VAT rate of 5% is payable on hammer price and at 17.5% on the buyer's premium
This and the following four lots are from a series of months of the year of which Reine de Bertier de Sauvigny, in her catalogue raisonné (op. cit., p. 268, under no. 6) recorded another probable component, representing July and depicting the Parable of the Imprudent Rich Man (Luke 12, 16-21). The format is one that was evidently favoured by Grimmer, and was used by him in other examples, including perhaps most prominently the series of 1592 - now also dispersed - that Bürckardt suggested had been in the collection of the Archduke Ernst (1553-1595), brother of the Emperor Rudolph II and from 1594-5 Governor of the Spanish Netherlands (idem, pp. 197-8, no. V).

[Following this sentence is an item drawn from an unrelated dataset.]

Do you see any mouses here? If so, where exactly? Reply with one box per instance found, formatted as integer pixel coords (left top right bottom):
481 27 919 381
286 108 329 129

The compositions are adapted from a series of engravings of The Months of the Year by Adriaen Collaert, after designs by Hans Bol, published by Aegidius Sadeler in 1585 (or more correctly of the twelve signs of the zodiac matched to the months of the year: Emblemata Evangelica Ad XII Signa Coelesta Sive Totidem Ani Menses Accomodata). Collaert's engravings were of landscape format, and were used directly in that format by Grimmer in another series of the months (Montfaucon, Eglise de Notre-Dame; idem, pp. 190-7, no. III). It would seem that their adaptation into roundel format was Grimmer's own, following a format found frequently in Bol's work - perhaps even popularised by him - that he had used himself: for example the circular designs for the months in the series engraved by Collaert in circa 1580 (Hollstein 1326-37).